Entries taken from a collection:
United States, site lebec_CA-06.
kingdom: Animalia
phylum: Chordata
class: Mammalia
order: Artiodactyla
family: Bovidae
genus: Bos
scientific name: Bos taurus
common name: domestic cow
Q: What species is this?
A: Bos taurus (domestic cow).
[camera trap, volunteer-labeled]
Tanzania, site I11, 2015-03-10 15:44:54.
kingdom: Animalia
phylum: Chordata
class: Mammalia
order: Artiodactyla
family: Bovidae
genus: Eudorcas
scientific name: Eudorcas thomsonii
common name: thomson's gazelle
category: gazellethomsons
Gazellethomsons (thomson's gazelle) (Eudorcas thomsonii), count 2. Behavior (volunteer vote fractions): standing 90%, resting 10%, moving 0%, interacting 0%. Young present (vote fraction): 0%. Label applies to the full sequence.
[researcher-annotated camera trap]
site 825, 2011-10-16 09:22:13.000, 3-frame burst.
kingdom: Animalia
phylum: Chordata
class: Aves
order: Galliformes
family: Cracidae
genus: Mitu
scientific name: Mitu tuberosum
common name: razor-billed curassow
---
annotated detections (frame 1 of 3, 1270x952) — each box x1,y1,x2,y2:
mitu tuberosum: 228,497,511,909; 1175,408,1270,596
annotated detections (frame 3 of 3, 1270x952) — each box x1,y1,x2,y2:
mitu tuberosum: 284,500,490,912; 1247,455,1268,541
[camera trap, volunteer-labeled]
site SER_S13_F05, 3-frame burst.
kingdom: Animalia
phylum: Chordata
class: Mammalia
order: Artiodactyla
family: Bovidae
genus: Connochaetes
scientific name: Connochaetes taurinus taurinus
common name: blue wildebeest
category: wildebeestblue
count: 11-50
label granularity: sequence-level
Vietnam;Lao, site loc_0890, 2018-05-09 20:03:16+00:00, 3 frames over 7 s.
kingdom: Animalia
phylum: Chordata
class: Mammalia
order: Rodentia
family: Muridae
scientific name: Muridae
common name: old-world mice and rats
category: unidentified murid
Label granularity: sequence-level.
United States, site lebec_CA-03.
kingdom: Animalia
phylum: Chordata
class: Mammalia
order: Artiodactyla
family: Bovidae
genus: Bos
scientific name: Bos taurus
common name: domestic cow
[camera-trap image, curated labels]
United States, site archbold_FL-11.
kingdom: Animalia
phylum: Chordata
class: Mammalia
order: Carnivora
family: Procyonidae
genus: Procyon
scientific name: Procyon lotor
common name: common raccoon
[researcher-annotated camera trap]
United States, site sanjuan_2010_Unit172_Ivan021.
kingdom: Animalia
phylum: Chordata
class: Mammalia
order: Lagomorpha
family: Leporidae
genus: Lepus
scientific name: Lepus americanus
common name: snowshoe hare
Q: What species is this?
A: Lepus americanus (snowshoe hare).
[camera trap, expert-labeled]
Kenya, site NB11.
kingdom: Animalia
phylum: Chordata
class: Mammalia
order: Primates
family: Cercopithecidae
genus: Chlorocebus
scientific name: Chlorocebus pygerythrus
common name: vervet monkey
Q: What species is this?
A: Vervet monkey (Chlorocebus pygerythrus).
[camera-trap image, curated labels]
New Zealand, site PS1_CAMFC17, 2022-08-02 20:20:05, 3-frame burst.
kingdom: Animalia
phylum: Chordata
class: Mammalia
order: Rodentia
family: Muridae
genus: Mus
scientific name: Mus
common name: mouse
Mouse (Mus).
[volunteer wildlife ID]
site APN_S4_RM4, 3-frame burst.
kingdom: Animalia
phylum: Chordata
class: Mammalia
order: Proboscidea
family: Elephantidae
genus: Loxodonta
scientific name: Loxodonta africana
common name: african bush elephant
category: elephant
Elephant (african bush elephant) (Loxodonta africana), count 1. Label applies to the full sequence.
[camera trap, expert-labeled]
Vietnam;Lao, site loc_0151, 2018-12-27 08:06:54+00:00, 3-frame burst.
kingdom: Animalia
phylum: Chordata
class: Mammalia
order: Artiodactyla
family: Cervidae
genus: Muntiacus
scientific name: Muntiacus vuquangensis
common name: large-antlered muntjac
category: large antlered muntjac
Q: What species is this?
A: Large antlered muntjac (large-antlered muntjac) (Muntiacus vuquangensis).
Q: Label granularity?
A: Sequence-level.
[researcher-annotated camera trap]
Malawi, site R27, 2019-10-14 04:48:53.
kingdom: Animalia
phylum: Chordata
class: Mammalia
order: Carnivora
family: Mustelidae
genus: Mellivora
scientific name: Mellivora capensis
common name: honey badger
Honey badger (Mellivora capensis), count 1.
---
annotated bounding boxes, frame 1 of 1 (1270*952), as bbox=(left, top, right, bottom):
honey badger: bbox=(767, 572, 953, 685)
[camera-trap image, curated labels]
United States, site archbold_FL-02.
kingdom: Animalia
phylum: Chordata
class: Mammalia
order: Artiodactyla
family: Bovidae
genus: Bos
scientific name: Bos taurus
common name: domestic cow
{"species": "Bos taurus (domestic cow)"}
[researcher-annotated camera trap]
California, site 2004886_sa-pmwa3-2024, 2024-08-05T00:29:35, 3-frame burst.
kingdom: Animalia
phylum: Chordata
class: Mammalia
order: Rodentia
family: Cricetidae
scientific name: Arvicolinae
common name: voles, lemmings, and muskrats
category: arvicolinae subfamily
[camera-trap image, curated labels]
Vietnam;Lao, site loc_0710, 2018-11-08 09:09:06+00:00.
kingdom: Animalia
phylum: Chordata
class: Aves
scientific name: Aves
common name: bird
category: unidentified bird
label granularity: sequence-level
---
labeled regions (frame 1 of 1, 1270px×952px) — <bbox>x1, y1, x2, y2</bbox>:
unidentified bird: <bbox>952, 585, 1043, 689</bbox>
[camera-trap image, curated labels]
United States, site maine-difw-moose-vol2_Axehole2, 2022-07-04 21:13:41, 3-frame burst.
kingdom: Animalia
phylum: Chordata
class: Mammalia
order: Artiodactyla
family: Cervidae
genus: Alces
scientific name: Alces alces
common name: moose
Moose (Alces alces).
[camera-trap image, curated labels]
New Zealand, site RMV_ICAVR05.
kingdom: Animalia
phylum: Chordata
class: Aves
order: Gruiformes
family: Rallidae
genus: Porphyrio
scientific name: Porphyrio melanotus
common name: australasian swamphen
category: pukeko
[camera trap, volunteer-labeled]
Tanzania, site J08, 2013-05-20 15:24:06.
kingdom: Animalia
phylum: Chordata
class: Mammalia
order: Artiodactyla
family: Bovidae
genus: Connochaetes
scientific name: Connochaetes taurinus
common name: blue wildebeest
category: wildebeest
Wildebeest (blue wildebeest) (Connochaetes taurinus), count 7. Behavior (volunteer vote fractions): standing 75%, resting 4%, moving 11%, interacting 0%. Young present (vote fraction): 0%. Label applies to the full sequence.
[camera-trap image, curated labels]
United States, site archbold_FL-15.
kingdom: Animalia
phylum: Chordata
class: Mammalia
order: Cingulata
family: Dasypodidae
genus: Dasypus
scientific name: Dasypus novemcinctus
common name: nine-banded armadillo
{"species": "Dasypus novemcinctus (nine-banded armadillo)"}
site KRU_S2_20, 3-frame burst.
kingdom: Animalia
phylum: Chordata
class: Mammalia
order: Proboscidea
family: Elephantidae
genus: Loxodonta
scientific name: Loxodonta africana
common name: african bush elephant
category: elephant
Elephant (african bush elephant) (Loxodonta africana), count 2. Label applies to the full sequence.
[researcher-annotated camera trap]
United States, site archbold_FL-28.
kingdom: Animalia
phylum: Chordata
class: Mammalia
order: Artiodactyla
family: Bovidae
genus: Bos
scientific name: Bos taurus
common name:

§ The task
Exactly reproduce all of the entries.

§ Result
United States, site lebec_CA-06.
kingdom: Animalia
phylum: Chordata
class: Mammalia
order: Artiodactyla
family: Bovidae
genus: Bos
scientific name: Bos taurus
common name: domestic cow
Q: What species is this?
A: Bos taurus (domestic cow).
[camera trap, volunteer-labeled]
Tanzania, site I11, 2015-03-10 15:44:54.
kingdom: Animalia
phylum: Chordata
class: Mammalia
order: Artiodactyla
family: Bovidae
genus: Eudorcas
scientific name: Eudorcas thomsonii
common name: thomson's gazelle
category: gazellethomsons
Gazellethomsons (thomson's gazelle) (Eudorcas thomsonii), count 2. Behavior (volunteer vote fractions): standing 90%, resting 10%, moving 0%, interacting 0%. Young present (vote fraction): 0%. Label applies to the full sequence.
[researcher-annotated camera trap]
site 825, 2011-10-16 09:22:13.000, 3-frame burst.
kingdom: Animalia
phylum: Chordata
class: Aves
order: Galliformes
family: Cracidae
genus: Mitu
scientific name: Mitu tuberosum
common name: razor-billed curassow
---
annotated detections (frame 1 of 3, 1270x952) — each box x1,y1,x2,y2:
mitu tuberosum: 228,497,511,909; 1175,408,1270,596
annotated detections (frame 3 of 3, 1270x952) — each box x1,y1,x2,y2:
mitu tuberosum: 284,500,490,912; 1247,455,1268,541
[camera trap, volunteer-labeled]
site SER_S13_F05, 3-frame burst.
kingdom: Animalia
phylum: Chordata
class: Mammalia
order: Artiodactyla
family: Bovidae
genus: Connochaetes
scientific name: Connochaetes taurinus taurinus
common name: blue wildebeest
category: wildebeestblue
count: 11-50
label granularity: sequence-level
Vietnam;Lao, site loc_0890, 2018-05-09 20:03:16+00:00, 3 frames over 7 s.
kingdom: Animalia
phylum: Chordata
class: Mammalia
order: Rodentia
family: Muridae
scientific name: Muridae
common name: old-world mice and rats
category: unidentified murid
Label granularity: sequence-level.
United States, site lebec_CA-03.
kingdom: Animalia
phylum: Chordata
class: Mammalia
order: Artiodactyla
family: Bovidae
genus: Bos
scientific name: Bos taurus
common name: domestic cow
[camera-trap image, curated labels]
United States, site archbold_FL-11.
kingdom: Animalia
phylum: Chordata
class: Mammalia
order: Carnivora
family: Procyonidae
genus: Procyon
scientific name: Procyon lotor
common name: common raccoon
[researcher-annotated camera trap]
United States, site sanjuan_2010_Unit172_Ivan021.
kingdom: Animalia
phylum: Chordata
class: Mammalia
order: Lagomorpha
family: Leporidae
genus: Lepus
scientific name: Lepus americanus
common name: snowshoe hare
Q: What species is this?
A: Lepus americanus (snowshoe hare).
[camera trap, expert-labeled]
Kenya, site NB11.
kingdom: Animalia
phylum: Chordata
class: Mammalia
order: Primates
family: Cercopithecidae
genus: Chlorocebus
scientific name: Chlorocebus pygerythrus
common name: vervet monkey
Q: What species is this?
A: Vervet monkey (Chlorocebus pygerythrus).
[camera-trap image, curated labels]
New Zealand, site PS1_CAMFC17, 2022-08-02 20:20:05, 3-frame burst.
kingdom: Animalia
phylum: Chordata
class: Mammalia
order: Rodentia
family: Muridae
genus: Mus
scientific name: Mus
common name: mouse
Mouse (Mus).
[volunteer wildlife ID]
site APN_S4_RM4, 3-frame burst.
kingdom: Animalia
phylum: Chordata
class: Mammalia
order: Proboscidea
family: Elephantidae
genus: Loxodonta
scientific name: Loxodonta africana
common name: african bush elephant
category: elephant
Elephant (african bush elephant) (Loxodonta africana), count 1. Label applies to the full sequence.
[camera trap, expert-labeled]
Vietnam;Lao, site loc_0151, 2018-12-27 08:06:54+00:00, 3-frame burst.
kingdom: Animalia
phylum: Chordata
class: Mammalia
order: Artiodactyla
family: Cervidae
genus: Muntiacus
scientific name: Muntiacus vuquangensis
common name: large-antlered muntjac
category: large antlered muntjac
Q: What species is this?
A: Large antlered muntjac (large-antlered muntjac) (Muntiacus vuquangensis).
Q: Label granularity?
A: Sequence-level.
[researcher-annotated camera trap]
Malawi, site R27, 2019-10-14 04:48:53.
kingdom: Animalia
phylum: Chordata
class: Mammalia
order: Carnivora
family: Mustelidae
genus: Mellivora
scientific name: Mellivora capensis
common name: honey badger
Honey badger (Mellivora capensis), count 1.
---
annotated bounding boxes, frame 1 of 1 (1270*952), as bbox=(left, top, right, bottom):
honey badger: bbox=(767, 572, 953, 685)
[camera-trap image, curated labels]
United States, site archbold_FL-02.
kingdom: Animalia
phylum: Chordata
class: Mammalia
order: Artiodactyla
family: Bovidae
genus: Bos
scientific name: Bos taurus
common name: domestic cow
{"species": "Bos taurus (domestic cow)"}
[researcher-annotated camera trap]
California, site 2004886_sa-pmwa3-2024, 2024-08-05T00:29:35, 3-frame burst.
kingdom: Animalia
phylum: Chordata
class: Mammalia
order: Rodentia
family: Cricetidae
scientific name: Arvicolinae
common name: voles, lemmings, and muskrats
category: arvicolinae subfamily
[camera-trap image, curated labels]
Vietnam;Lao, site loc_0710, 2018-11-08 09:09:06+00:00.
kingdom: Animalia
phylum: Chordata
class: Aves
scientific name: Aves
common name: bird
category: unidentified bird
label granularity: sequence-level
---
labeled regions (frame 1 of 1, 1270px×952px) — <bbox>x1, y1, x2, y2</bbox>:
unidentified bird: <bbox>952, 585, 1043, 689</bbox>
[camera-trap image, curated labels]
United States, site maine-difw-moose-vol2_Axehole2, 2022-07-04 21:13:41, 3-frame burst.
kingdom: Animalia
phylum: Chordata
class: Mammalia
order: Artiodactyla
family: Cervidae
genus: Alces
scientific name: Alces alces
common name: moose
Moose (Alces alces).
[camera-trap image, curated labels]
New Zealand, site RMV_ICAVR05.
kingdom: Animalia
phylum: Chordata
class: Aves
order: Gruiformes
family: Rallidae
genus: Porphyrio
scientific name: Porphyrio melanotus
common name: australasian swamphen
category: pukeko
[camera trap, volunteer-labeled]
Tanzania, site J08, 2013-05-20 15:24:06.
kingdom: Animalia
phylum: Chordata
class: Mammalia
order: Artiodactyla
family: Bovidae
genus: Connochaetes
scientific name: Connochaetes taurinus
common name: blue wildebeest
category: wildebeest
Wildebeest (blue wildebeest) (Connochaetes taurinus), count 7. Behavior (volunteer vote fractions): standing 75%, resting 4%, moving 11%, interacting 0%. Young present (vote fraction): 0%. Label applies to the full sequence.
[camera-trap image, curated labels]
United States, site archbold_FL-15.
kingdom: Animalia
phylum: Chordata
class: Mammalia
order: Cingulata
family: Dasypodidae
genus: Dasypus
scientific name: Dasypus novemcinctus
common name: nine-banded armadillo
{"species": "Dasypus novemcinctus (nine-banded armadillo)"}
site KRU_S2_20, 3-frame burst.
kingdom: Animalia
phylum: Chordata
class: Mammalia
order: Proboscidea
family: Elephantidae
genus: Loxodonta
scientific name: Loxodonta africana
common name: african bush elephant
category: elephant
Elephant (african bush elephant) (Loxodonta africana), count 2. Label applies to the full sequence.
[researcher-annotated camera trap]
United States, site archbold_FL-28.
kingdom: Animalia
phylum: Chordata
class: Mammalia
order: Artiodactyla
family: Bovidae
genus: Bos
scientific name: Bos taurus
common name:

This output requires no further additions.